■ **Listed entries**:
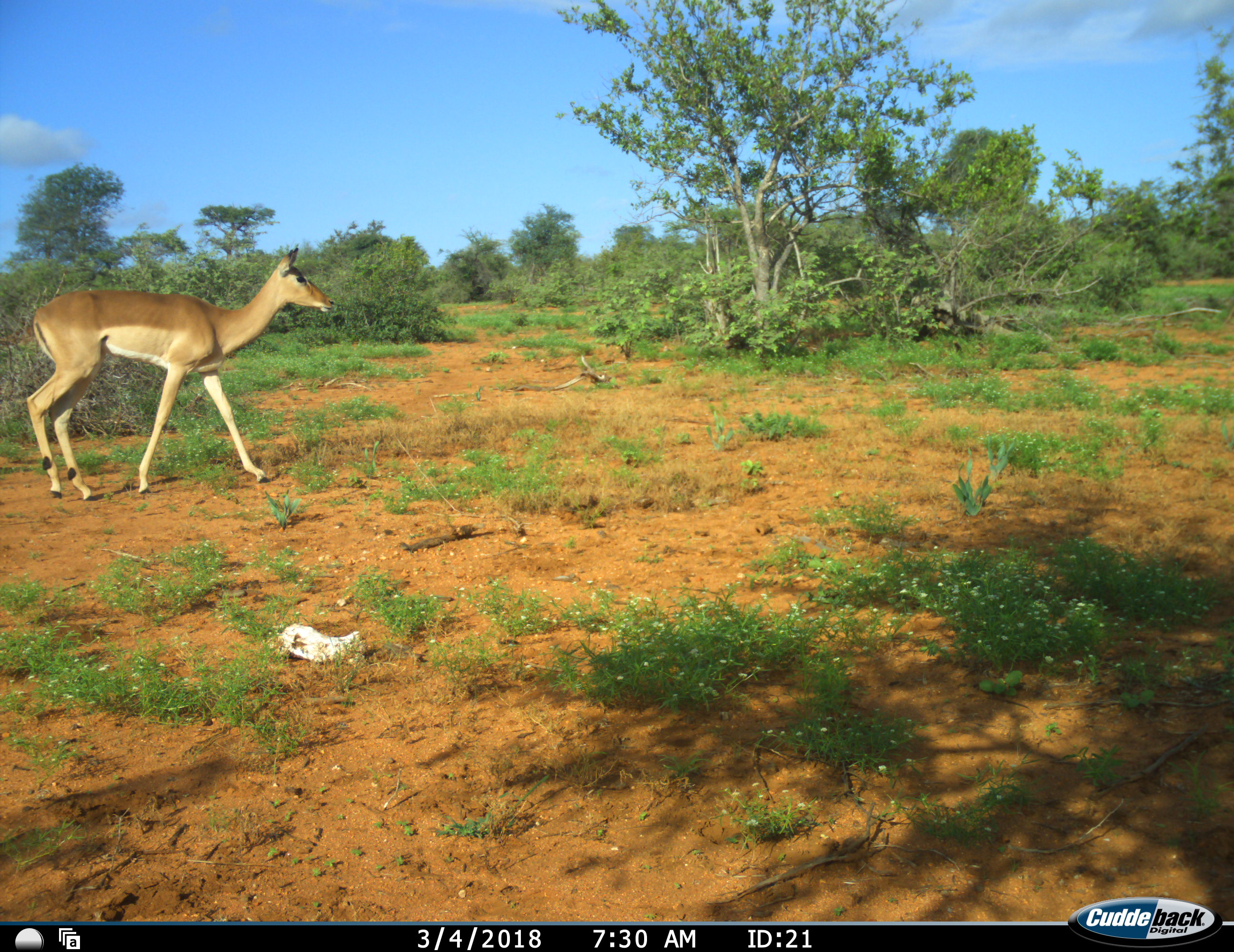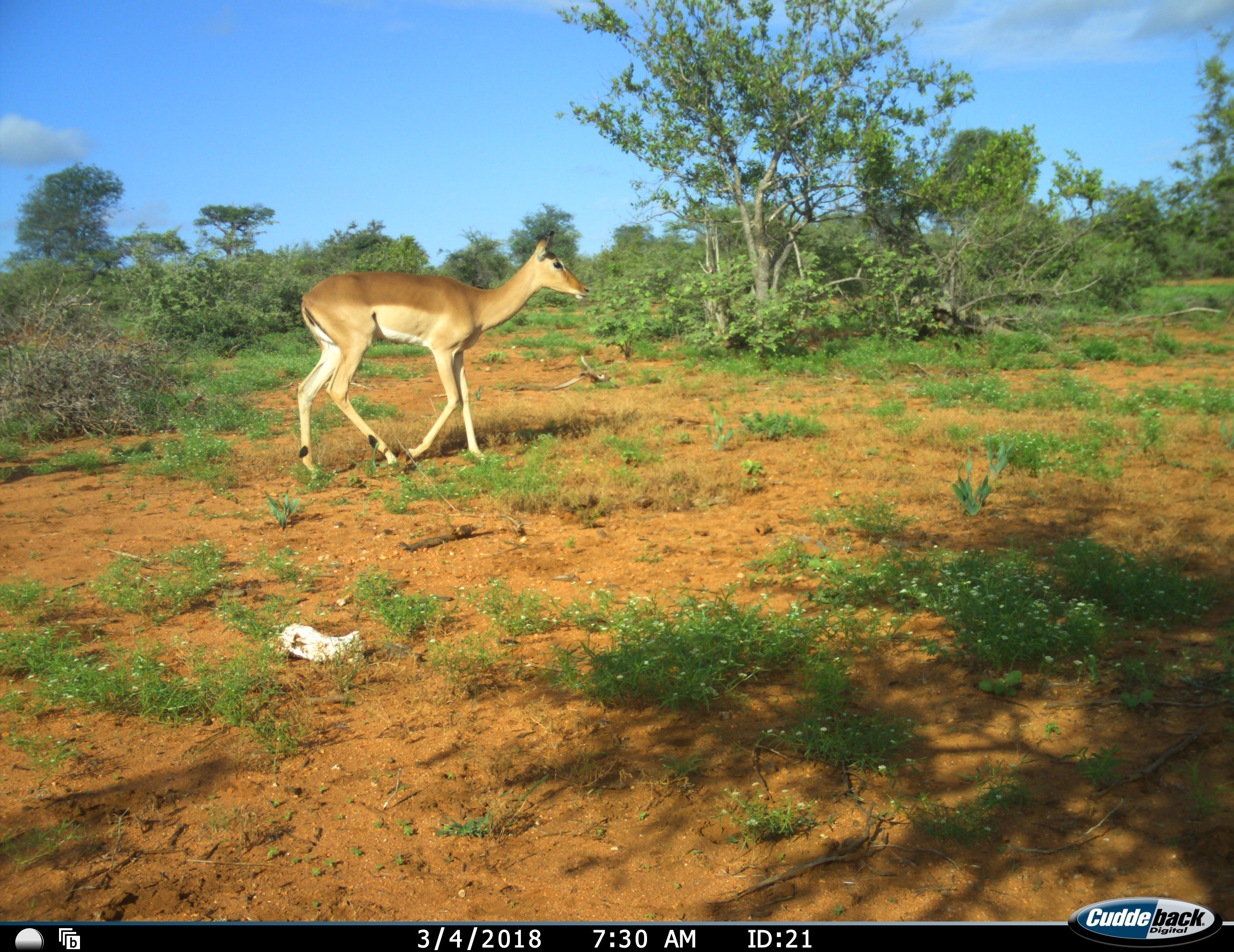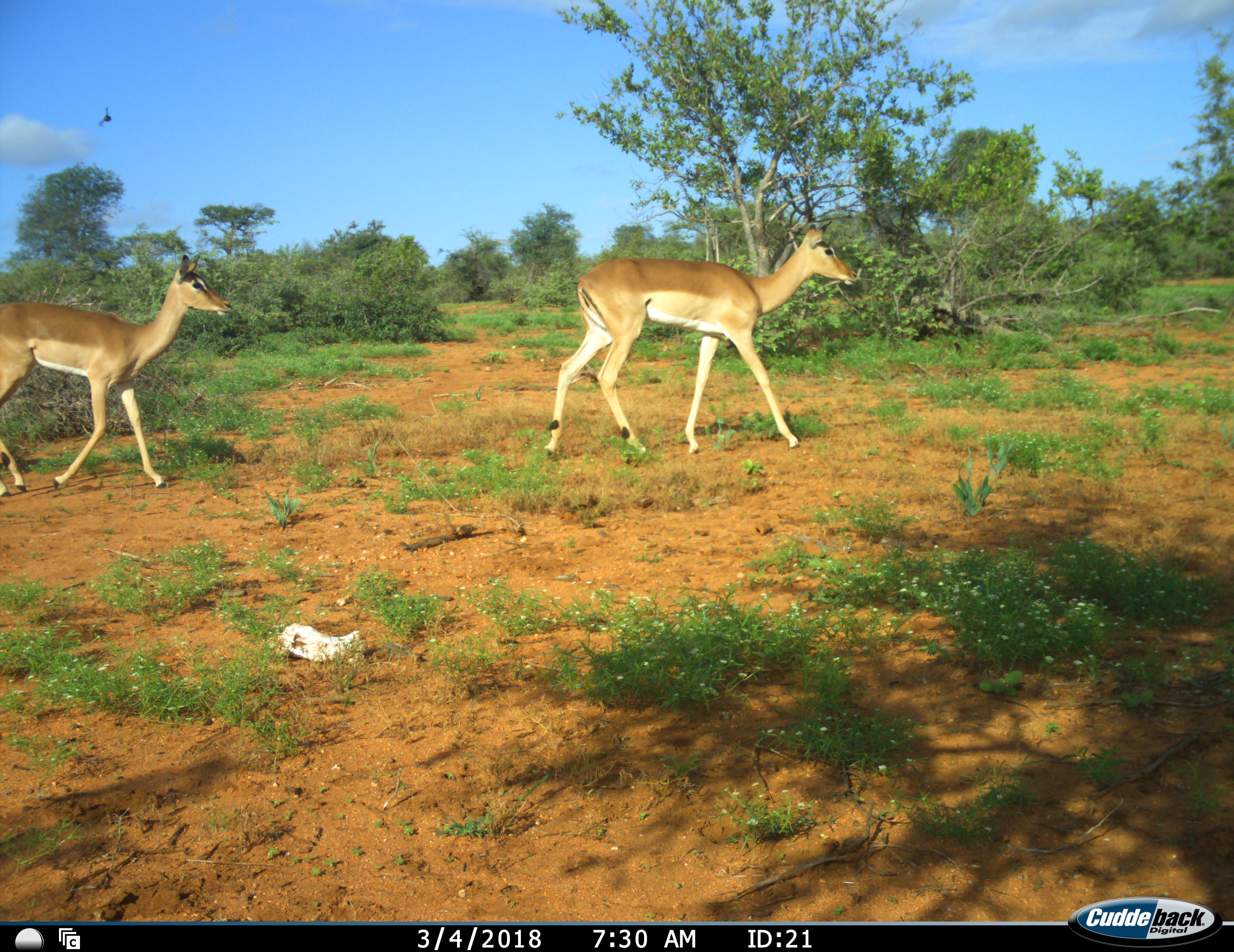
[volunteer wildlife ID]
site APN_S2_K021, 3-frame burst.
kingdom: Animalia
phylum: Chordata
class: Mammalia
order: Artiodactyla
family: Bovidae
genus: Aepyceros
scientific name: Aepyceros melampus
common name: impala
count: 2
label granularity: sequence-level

■ **Problem to solve**:
Everything in the listing must be restated word for word, except for the pictures.

■ **Written solution**:
[volunteer wildlife ID]
site APN_S2_K021, 3-frame burst.
kingdom: Animalia
phylum: Chordata
class: Mammalia
order: Artiodactyla
family: Bovidae
genus: Aepyceros
scientific name: Aepyceros melampus
common name: impala
count: 2
label granularity: sequence-level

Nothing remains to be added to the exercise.